### Source extract:
::::::::::
In the Bitcoin Whitepaper, Satoshi Nakamoto computed the probability that transactions could be reversed. The ability to reverse transactions is only possible probabilistically as long as no entity has more than 51% of the mining hash rate and supports the rule of thumb to wait 6 confirmations before considering a transaction settled, as well as the concept of a 51% attack. If any entity controls 51% or more of the hashrate, they can arbitrarily censor transactions and/or prevent progress, though they cannot directly steal funds. Theft of funds is possible by such an entity only if a counterparty follows the 6 confirmation rule, the attacker has 51% of the hash rate, and the attacker creates a double spend.
An address is a "payment instruction" for a digital asset. When receiving payment, a payee communicates an address to the payor, and the payor sends funds to that address. A set of addresses used together comprises a wallet.
BTC is the original shorthand for bitcoin. This designation is often used on digital asset exchanges to denominate a bitcoin's current value. However, there has been an increase in the use of XBT as an alternate designation. The reason for this is that the International Organization for Standardization (ISO), which keeps a listing of all currencies, uses X to symbolize a currency that is not attached to a specific country (which is the case for all digital assets, because they are decentralized).
::::::::::
### Problem 1:
List every condition that the Bitcoin text says must be met for an entity to steal funds.
### Problem 2:
Answer these questions from the Bitcoin text:
(a) How many confirmations does the rule of thumb say to wait before a transaction is considered settled?
(b) What does a set of addresses used together comprise?
(c) What does the ISO use X to symbolize?

### Provided material:
::::::::::
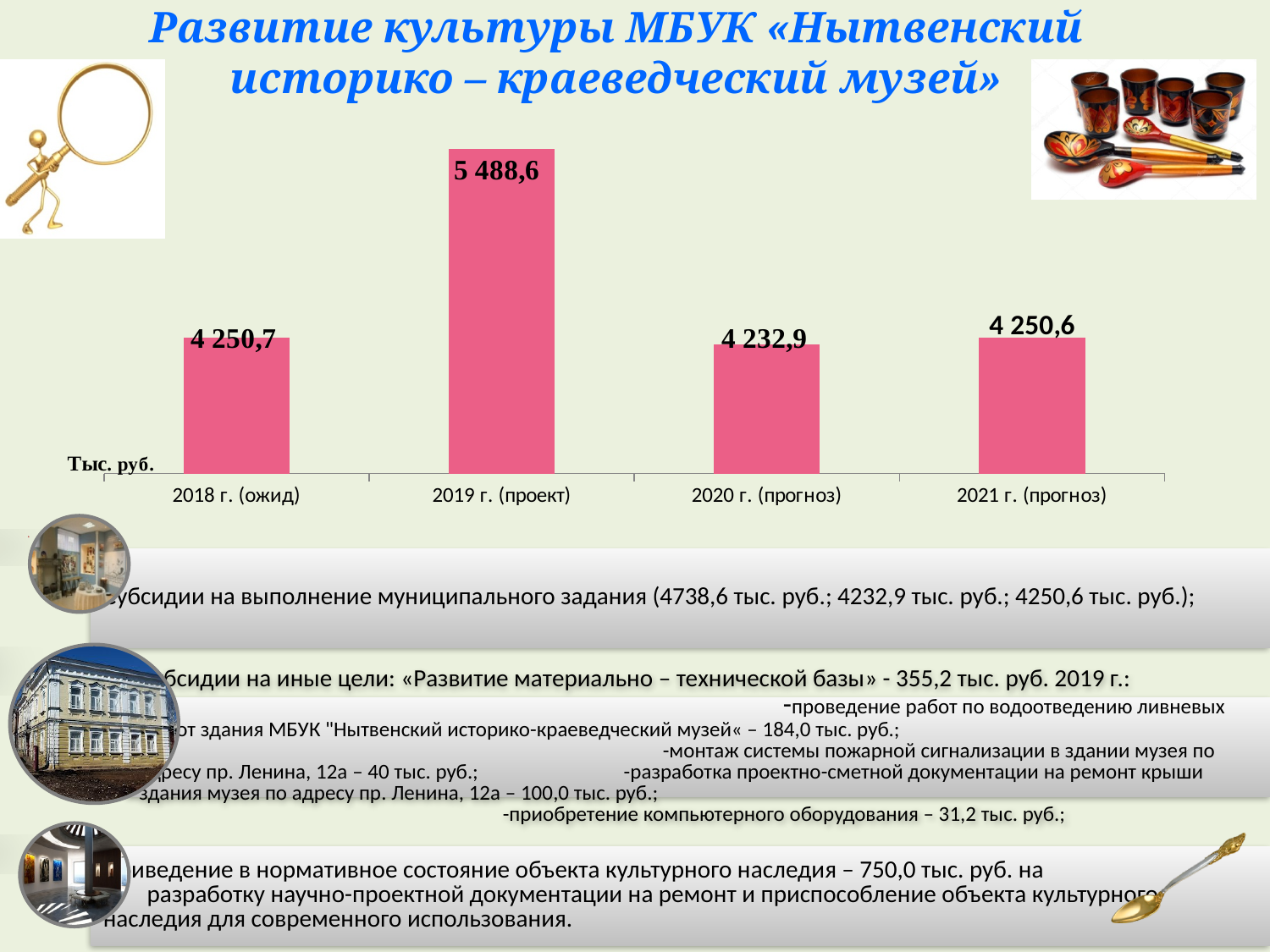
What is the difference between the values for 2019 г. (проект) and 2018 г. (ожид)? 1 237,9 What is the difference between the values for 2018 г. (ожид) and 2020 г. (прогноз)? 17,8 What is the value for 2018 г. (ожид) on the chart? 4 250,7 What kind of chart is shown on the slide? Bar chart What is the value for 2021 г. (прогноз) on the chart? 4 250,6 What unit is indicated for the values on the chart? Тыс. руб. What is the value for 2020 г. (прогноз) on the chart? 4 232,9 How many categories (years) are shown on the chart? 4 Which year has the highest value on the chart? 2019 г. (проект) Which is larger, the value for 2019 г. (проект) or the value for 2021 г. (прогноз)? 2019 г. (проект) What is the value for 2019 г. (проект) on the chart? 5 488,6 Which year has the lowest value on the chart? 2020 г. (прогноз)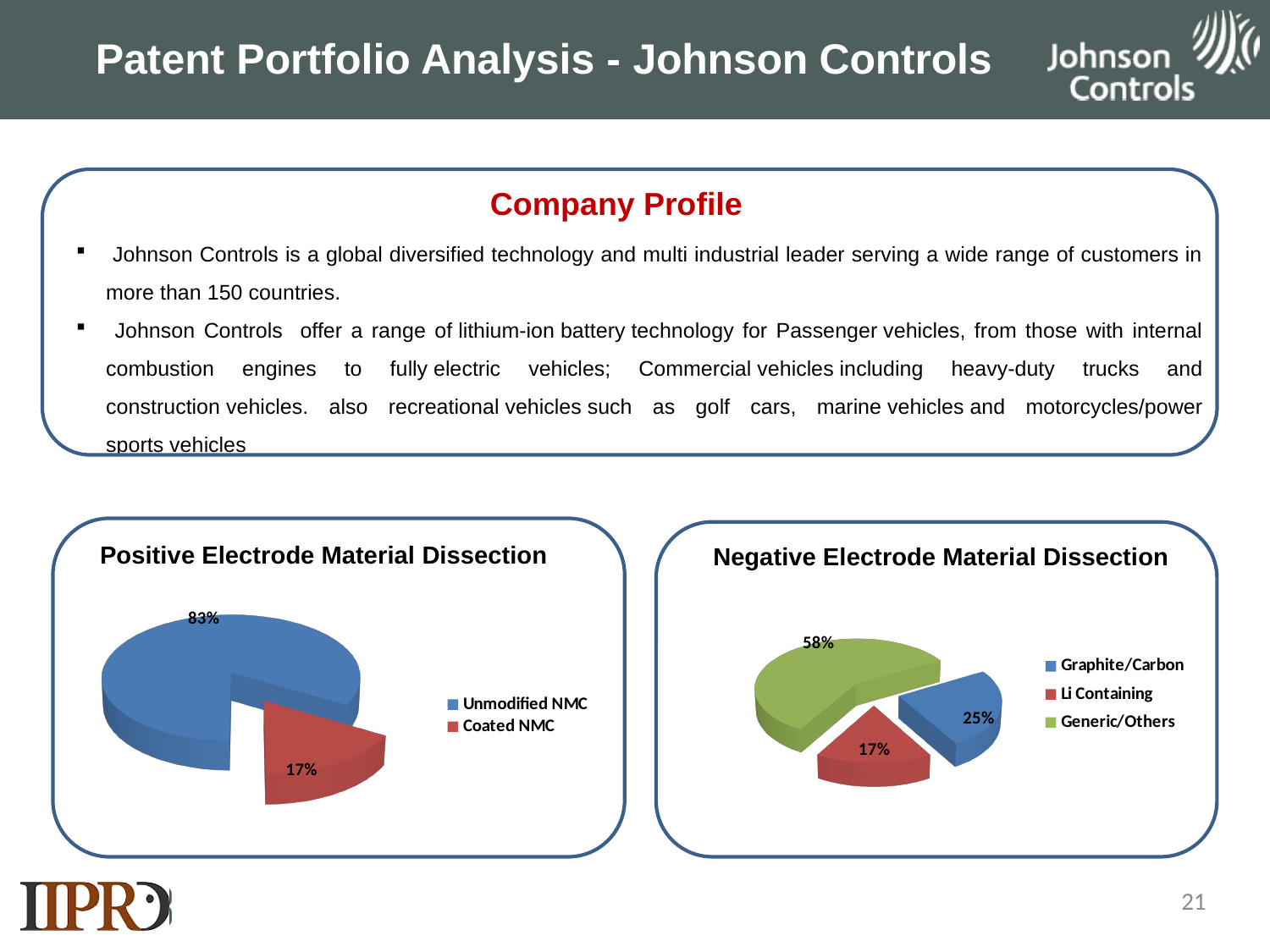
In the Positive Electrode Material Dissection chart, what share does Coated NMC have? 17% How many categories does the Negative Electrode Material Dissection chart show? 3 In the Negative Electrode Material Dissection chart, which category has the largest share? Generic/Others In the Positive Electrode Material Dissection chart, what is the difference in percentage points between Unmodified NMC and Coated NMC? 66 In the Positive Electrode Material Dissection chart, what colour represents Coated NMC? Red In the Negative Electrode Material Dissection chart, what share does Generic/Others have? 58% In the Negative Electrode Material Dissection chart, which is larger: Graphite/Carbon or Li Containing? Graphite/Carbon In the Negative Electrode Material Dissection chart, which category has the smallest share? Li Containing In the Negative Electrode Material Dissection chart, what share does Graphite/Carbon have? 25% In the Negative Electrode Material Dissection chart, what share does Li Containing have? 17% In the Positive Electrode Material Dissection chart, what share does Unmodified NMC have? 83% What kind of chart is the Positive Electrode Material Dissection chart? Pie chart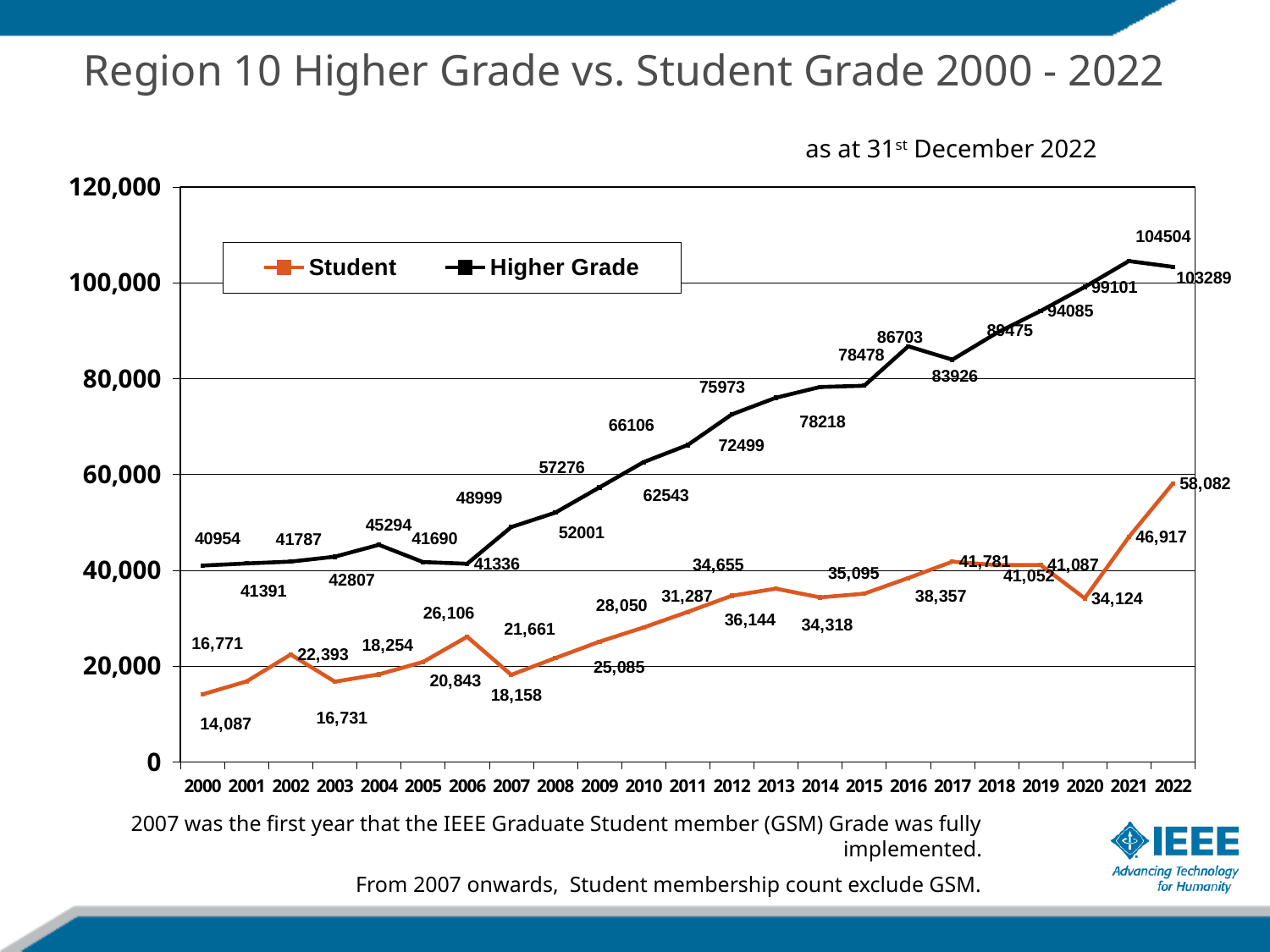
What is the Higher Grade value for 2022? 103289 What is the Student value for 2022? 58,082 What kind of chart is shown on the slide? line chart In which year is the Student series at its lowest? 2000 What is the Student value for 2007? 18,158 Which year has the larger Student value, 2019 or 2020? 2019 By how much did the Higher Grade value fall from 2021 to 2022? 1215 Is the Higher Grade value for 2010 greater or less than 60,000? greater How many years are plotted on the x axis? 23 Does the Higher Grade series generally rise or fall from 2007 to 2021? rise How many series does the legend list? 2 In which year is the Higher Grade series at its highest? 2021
::::::::::
### Exercise result 1:
- A counterparty follows the 6 confirmation rule.
- The attacker has 51% of the hash rate.
- The attacker creates a double spend.

### Exercise result 2:
(a) 6 confirmations.
(b) A wallet.
(c) A currency that is not attached to a specific country.